Pada hari kedua pelaksanaan perluasan ganjil genap, kualitas udara DKI Jakarta membaik berdasarkan pantauan situs www.airvisual.com.
JAKARTA, KOMPAS Pada Selasa (10/9/2019) sore, DKI Jakarta berada di urutan ke-14 kota besar dengan kualitas udara terburuk di dunia dalam parameter US Air Quality Index dengan indeks 74 atau tercemar sedang. Kondisi ini jauh lebih baik daripada sehari sebelumnya saat Jakarta menduduki peringkat kedua kota besar dengan kualitas udara terburuk di dunia.
Namun, selama sebulan sejak masa percobaan dan pemberlakuan perluasan ganjil genap, kualitas udara Jakarta berdasarkan www.airvisual.com masih didominasi kondisi tidak sehat untuk kelompok sensitif.
Sementara itu, Stasiun Pengukur Kualitas Udara di Gelora Bung Karno milik Kementerian Lingkungan Hidup dan Kehutanan, Selasa sore, mencatat kualitas udara Jakarta tercemar sedang dengan indeks standar pencemaran udara 78 dengan parameter polutan ozon (O3).
Peneliti ekonomi energi Institut Penelitian Ekonomi untuk ASEAN dan Asia Timur, Alloysius Joko Purwanto, mengatakan, kebijakan ganjil genap perlu dievaluasi untuk melihat dampak pada kemacetan di luar jalan yang terkena aturan tersebut.
”Maksudnya, apakah ada limpahan kemacetan di jalan-jalan di luar jalan yang terkena ganjil genap, itu yang benar-benar harus dilihat beberapa bulan ke depan,” katanya.

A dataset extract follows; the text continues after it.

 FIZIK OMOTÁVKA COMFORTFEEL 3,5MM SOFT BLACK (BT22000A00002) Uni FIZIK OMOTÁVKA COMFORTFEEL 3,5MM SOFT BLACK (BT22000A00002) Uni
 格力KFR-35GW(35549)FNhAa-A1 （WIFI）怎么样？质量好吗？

Apabila tidak terjadi luapan kemacetan, kebijakan tersebut baik untuk diteruskan. Sebaliknya, kemacetan yang lebih parah atau lebih panjang di seluruh jaringan jalan justru menambah emisi dan polusi udara di Jakarta. Sebab, kendaraan akan mengeluarkan emisi paling besar saat kecepatannya di bawah 10 kilometer per jam.
Di sisi lain, sebagian warga menyiasati kebijakan ganjil genap ini agar tetap bisa bermobilitas. Agus Susanto (35), warga Kelurahan Peninggilan, Kota Tangerang, Banten, memilih berangkat lebih awal sebelum aturan diberlakukan. ”Hari ini (Selasa) saya berangkat lebih awal karena tanggal genap, sementara nomor polisi mobil saya ganjil.
Biasanya saya berangkat pukul 06.15. Hari ini saya terpaksa jalan lebih awal, yakni pukul 05.30,” kata karyawan swasta di Tanjung Priok, Jakarta Utara, ini. Lain lagi dengan Anindia (31), karyawan swasta di Kebon Melati, Jakarta Pusat. Sejak Senin, ia bersama tetangganya menggunakan bus Transjakarta dari Puri Beta, Kota Tangerang.
”Lumayan, enggak kena macet dan bisa tidur di dalam bus. Cuma repotnya kalau balik, pulang kerja. Antrean di halte padat,” kata warga Larangan Utara tersebut, Selasa.
Tilang masih tinggi
Pada hari kedua penerapan perluasan aturan ganjil genap, pelanggaran masih tetap tinggi. Kepala Subdirektorat Penegakan Hukum Direktorat Lalu Lintas Polda Metro Jaya Ajun Komisaris Besar M Nasir mengatakan, pada Selasa pukul 06.00-10.00, sejumlah 1.017 tilang dikeluarkan untuk pelanggar ganjil genap.